▸ **WORK TO BE COMPLETED**: Take the line containing "Of the two items" and every line after it in the data below, and print them exactly as given, with nothing else.

▸ **DATASET**:
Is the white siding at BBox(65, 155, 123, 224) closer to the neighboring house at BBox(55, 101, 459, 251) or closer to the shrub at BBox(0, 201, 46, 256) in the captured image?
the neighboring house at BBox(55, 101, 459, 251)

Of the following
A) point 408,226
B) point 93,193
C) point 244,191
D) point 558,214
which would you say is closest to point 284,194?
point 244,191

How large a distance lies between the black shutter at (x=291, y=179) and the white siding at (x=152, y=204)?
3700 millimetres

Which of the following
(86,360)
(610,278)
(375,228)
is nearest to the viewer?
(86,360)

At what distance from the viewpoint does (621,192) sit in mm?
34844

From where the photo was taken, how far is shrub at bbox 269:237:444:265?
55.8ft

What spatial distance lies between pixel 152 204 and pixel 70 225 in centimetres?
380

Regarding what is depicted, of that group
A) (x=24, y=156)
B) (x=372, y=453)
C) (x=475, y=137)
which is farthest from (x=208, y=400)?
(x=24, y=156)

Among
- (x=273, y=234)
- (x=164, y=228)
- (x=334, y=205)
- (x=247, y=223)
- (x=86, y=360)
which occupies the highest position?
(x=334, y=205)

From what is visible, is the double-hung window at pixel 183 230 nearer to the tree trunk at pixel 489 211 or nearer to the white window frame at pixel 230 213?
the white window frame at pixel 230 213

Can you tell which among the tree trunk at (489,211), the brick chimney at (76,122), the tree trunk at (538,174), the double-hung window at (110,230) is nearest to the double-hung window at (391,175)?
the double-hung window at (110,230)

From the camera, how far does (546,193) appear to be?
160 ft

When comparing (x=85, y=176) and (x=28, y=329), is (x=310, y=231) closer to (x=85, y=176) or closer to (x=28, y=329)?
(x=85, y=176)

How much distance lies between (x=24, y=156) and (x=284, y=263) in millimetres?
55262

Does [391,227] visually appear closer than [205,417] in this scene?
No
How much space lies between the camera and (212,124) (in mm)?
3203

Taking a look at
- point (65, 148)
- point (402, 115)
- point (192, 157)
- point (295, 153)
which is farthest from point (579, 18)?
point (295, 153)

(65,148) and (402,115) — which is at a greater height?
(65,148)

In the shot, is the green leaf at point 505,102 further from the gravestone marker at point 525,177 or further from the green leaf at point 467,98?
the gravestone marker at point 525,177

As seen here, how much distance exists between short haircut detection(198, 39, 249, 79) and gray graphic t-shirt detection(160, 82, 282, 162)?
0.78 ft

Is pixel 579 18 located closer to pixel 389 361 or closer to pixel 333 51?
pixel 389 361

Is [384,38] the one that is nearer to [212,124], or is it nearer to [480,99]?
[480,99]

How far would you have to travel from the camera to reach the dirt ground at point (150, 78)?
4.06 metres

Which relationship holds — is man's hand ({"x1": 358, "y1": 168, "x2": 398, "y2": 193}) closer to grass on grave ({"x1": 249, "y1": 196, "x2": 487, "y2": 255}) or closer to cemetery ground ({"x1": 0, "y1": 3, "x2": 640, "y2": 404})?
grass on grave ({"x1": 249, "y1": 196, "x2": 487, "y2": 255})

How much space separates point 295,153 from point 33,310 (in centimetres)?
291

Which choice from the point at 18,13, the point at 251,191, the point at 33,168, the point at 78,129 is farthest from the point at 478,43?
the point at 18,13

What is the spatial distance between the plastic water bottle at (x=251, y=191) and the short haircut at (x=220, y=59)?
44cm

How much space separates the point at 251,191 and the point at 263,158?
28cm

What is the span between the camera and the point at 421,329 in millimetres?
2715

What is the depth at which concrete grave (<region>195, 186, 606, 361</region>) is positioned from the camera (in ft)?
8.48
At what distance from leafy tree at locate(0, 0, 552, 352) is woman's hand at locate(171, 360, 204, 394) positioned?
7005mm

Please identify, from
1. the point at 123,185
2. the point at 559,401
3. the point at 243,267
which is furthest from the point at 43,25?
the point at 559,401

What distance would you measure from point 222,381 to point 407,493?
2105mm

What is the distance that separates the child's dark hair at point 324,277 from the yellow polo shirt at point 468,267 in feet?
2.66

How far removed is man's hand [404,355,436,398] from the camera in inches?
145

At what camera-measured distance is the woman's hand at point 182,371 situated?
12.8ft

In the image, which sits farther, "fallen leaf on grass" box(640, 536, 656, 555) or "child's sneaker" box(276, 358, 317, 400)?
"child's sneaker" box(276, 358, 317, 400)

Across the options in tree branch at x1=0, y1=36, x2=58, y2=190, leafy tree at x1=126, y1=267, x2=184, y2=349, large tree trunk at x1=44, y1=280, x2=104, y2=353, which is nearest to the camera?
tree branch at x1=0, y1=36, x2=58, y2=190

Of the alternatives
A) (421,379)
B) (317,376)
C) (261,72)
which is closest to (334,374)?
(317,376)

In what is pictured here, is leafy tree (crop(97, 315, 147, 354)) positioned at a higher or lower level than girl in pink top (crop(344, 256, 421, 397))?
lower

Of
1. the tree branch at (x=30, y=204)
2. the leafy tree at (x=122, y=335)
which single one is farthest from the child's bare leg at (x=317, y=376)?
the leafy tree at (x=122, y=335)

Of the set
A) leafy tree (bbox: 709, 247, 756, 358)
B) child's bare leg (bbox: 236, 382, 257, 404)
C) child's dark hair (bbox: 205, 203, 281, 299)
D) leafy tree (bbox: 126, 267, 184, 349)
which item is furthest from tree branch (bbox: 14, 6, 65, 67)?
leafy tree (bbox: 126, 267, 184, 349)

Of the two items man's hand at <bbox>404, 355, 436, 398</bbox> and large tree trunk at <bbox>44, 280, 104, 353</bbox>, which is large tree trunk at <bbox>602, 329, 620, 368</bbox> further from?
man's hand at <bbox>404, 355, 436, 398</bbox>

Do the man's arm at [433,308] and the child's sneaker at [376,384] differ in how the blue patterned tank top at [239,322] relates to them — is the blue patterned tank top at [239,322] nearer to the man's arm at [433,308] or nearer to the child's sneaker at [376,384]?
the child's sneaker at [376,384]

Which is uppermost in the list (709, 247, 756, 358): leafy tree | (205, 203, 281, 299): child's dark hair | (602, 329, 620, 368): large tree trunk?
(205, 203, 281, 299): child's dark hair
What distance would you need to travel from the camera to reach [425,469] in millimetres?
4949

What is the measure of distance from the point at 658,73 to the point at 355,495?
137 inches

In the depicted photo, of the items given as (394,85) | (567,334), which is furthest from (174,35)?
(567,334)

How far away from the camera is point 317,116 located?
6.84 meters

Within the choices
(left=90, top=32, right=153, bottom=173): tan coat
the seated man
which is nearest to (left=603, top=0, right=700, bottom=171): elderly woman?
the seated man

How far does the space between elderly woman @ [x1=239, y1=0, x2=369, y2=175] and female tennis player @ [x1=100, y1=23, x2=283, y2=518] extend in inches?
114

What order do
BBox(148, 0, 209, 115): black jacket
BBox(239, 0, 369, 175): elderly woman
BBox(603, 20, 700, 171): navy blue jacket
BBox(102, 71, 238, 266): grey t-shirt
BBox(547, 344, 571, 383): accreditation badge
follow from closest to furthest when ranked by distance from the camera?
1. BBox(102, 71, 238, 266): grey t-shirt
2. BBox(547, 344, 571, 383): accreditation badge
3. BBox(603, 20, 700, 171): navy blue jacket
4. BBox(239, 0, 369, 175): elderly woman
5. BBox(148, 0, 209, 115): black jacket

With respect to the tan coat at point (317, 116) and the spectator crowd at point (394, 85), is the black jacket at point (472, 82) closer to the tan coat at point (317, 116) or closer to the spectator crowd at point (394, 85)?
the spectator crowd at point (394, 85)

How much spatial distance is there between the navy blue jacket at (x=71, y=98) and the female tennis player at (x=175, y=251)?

▸ **THE RESULT**:
Of the two items man's hand at <bbox>404, 355, 436, 398</bbox> and large tree trunk at <bbox>44, 280, 104, 353</bbox>, which is large tree trunk at <bbox>602, 329, 620, 368</bbox> further from?
man's hand at <bbox>404, 355, 436, 398</bbox>

Do the man's arm at [433,308] and the child's sneaker at [376,384] differ in how the blue patterned tank top at [239,322] relates to them — is the blue patterned tank top at [239,322] nearer to the man's arm at [433,308] or nearer to the child's sneaker at [376,384]?
the child's sneaker at [376,384]

Which is uppermost in the list (709, 247, 756, 358): leafy tree | (205, 203, 281, 299): child's dark hair | (602, 329, 620, 368): large tree trunk?
(205, 203, 281, 299): child's dark hair
What distance would you need to travel from the camera to reach [425,469] in millimetres?
4949

What is the measure of distance from the point at 658,73 to the point at 355,495?
137 inches

In the depicted photo, of the items given as (394,85) | (567,334), which is furthest from (174,35)?
(567,334)

How far away from the camera is point 317,116 located?
6.84 meters

Within the choices
(left=90, top=32, right=153, bottom=173): tan coat
the seated man
which is nearest to (left=603, top=0, right=700, bottom=171): elderly woman?
the seated man

How far does the space between elderly woman @ [x1=239, y1=0, x2=369, y2=175] and female tennis player @ [x1=100, y1=23, x2=283, y2=518] extend in inches?
114

What order do
BBox(148, 0, 209, 115): black jacket
BBox(239, 0, 369, 175): elderly woman
BBox(603, 20, 700, 171): navy blue jacket
BBox(102, 71, 238, 266): grey t-shirt
BBox(547, 344, 571, 383): accreditation badge
follow from closest to furthest when ranked by distance from the camera?
1. BBox(102, 71, 238, 266): grey t-shirt
2. BBox(547, 344, 571, 383): accreditation badge
3. BBox(603, 20, 700, 171): navy blue jacket
4. BBox(239, 0, 369, 175): elderly woman
5. BBox(148, 0, 209, 115): black jacket

With respect to the tan coat at point (317, 116) and the spectator crowd at point (394, 85), is the black jacket at point (472, 82) closer to the tan coat at point (317, 116) or closer to the spectator crowd at point (394, 85)?
the spectator crowd at point (394, 85)

How much spatial distance is there between the navy blue jacket at (x=71, y=98) and the female tennis player at (x=175, y=251)?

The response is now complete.